The sun was fast disappearing behind the jagged horizon, and we watched
it turn the tall stones orange and purple. Before the light disappeared,
we parked the Phoenix between two titanic canines and slept soundly in
the monster's mandible.
Rising
before dawn, we returned to Ridgecrest, where we had an early morning
appointment to meet Millie Michel, who has lived in the desert since 1971.
She's known for rescuing injured and homeless desert tortoises, and we
were eager to meet her and her special charges.
Now that
I've done it, I can't imagine a more lovely way to enjoy a cup of coffee
than in the company of five baby tortoises. Exact replicas of their five-gallon
parents, the month-old hatchlings were the size of yoyos. Finding themselves
outside the plastic tub they called home, they rambled about the table,
searching eagerly for an escape route to the larger world. "I'd let
them outside," Millie explained, "But the big black birds will
eat them." In a year or so, the babies will be tough enough to survive.
In ten years, they can breed.

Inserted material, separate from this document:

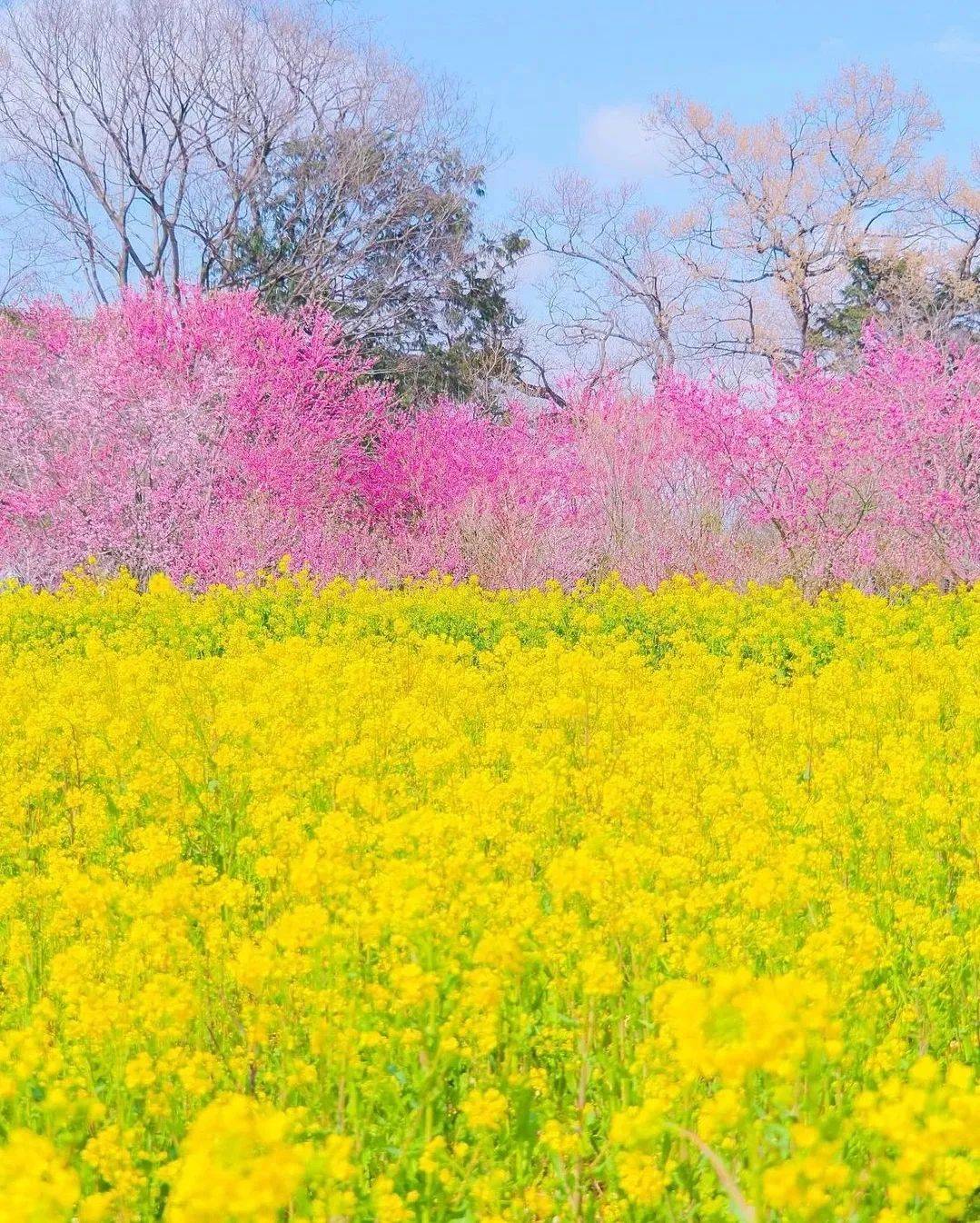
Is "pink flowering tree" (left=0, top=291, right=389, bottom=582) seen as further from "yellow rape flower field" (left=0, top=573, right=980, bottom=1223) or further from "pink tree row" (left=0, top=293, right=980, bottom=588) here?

They might live to be a hundred, especially
if they stay away from cars.
"People
actually swerve to hit them on the road," said Millie. Her grandson
recently rescued a highway casualty, a thirty-year-old female who'd suffered
a cracked shell and a broken leg. Thanks to Millie's care and the innovative
techniques of a local veterinarian, Heather doesn't limp any more, and
her shell is unobtrusively patched with silicone mesh.
Bidding
farewell to Millie, we headed north once more. We pulled into a rest stop
near Coso Junction and parked next to a small RV whose smiling owner emerged
to say hello. "I've been on tour in an RV since 1991," said
Russ Richard. "I'm a paraglider and hang glider pilot."
"I
have an e-mail account I can access from any Web browser," he said.

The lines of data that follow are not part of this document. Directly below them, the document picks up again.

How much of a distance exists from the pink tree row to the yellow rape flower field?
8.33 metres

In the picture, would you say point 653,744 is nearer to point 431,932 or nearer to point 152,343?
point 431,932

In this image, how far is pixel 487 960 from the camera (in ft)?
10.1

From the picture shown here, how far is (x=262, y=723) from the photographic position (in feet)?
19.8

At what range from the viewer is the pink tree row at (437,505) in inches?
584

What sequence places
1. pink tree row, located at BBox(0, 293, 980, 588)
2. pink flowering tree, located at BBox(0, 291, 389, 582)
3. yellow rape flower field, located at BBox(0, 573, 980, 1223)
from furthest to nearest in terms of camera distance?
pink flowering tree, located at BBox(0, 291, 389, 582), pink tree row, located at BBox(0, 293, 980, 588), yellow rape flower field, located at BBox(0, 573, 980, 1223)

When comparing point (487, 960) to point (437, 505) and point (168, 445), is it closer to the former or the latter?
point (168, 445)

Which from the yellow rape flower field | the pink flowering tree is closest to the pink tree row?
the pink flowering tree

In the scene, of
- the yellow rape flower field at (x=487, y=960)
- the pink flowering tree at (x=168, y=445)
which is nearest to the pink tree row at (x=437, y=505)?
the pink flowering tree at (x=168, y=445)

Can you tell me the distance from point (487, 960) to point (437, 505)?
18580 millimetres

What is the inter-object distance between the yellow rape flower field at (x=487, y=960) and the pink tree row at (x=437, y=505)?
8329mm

"I use public libraries, cyber cafes, Kinko's, and sometimes even
university libraries. Oh, and of course friends and relatives. My e-mail
account is free, and access is free or cheap. I don't even own a computer."
While we
were chatting, another couple approached. "I've seen you on the Web,"

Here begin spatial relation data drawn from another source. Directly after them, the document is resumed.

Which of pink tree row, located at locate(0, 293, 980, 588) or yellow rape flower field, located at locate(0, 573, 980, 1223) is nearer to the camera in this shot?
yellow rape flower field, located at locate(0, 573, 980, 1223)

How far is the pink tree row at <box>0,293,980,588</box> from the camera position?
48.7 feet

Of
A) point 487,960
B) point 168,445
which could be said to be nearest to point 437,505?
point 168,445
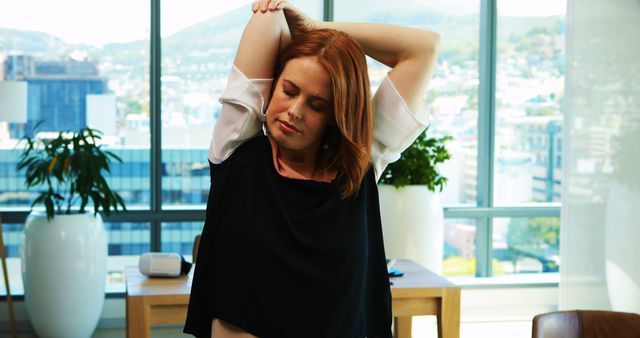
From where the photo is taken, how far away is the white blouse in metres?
1.41

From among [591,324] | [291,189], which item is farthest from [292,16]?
[591,324]

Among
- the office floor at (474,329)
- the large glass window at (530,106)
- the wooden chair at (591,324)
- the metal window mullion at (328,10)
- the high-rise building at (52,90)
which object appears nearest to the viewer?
the wooden chair at (591,324)

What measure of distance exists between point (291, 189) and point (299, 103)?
0.47 ft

said the man, "And now I get to see you in person."
Was it really
less than three years ago that social activists worried that Internet
access would be available only to the wealthy, and that "http://"
and "URL" were gobbledegook? It's been a fast thousand days.
As we continued
moseying up 395, we caught sight of another intriguing Bureau of Land
Management sign. "Fossil Falls" this one read, and suddenly
we just had to take a look. A short trip up a dirt road and a short walk
brought us to another remarkable opus of nature, a black rock canyon sculpted
by an ancient volcanic flow.
As we continued
our beeline up 395, the Sierras rose on the left, pristine under a sparkling
blanket of early snow, most of which had fallen the night before. At Lone
Pine, we turned left on Whitney Portal Road.
The
road wound first through the stark red rocks of the Alabama Hills, and
then rose sharply into the mountains. The Phoenix One crawled up the switchbacks,
bringing us at last to the awesome spot where Mount Whitney rises directly
over the road, framed in the pine trees of Whitney Portal, its peak shrouded
in clouds. We walked through the forest near the Mt. Whitney trailhead,
descended once more to the valley floor, and drove on to Bishop.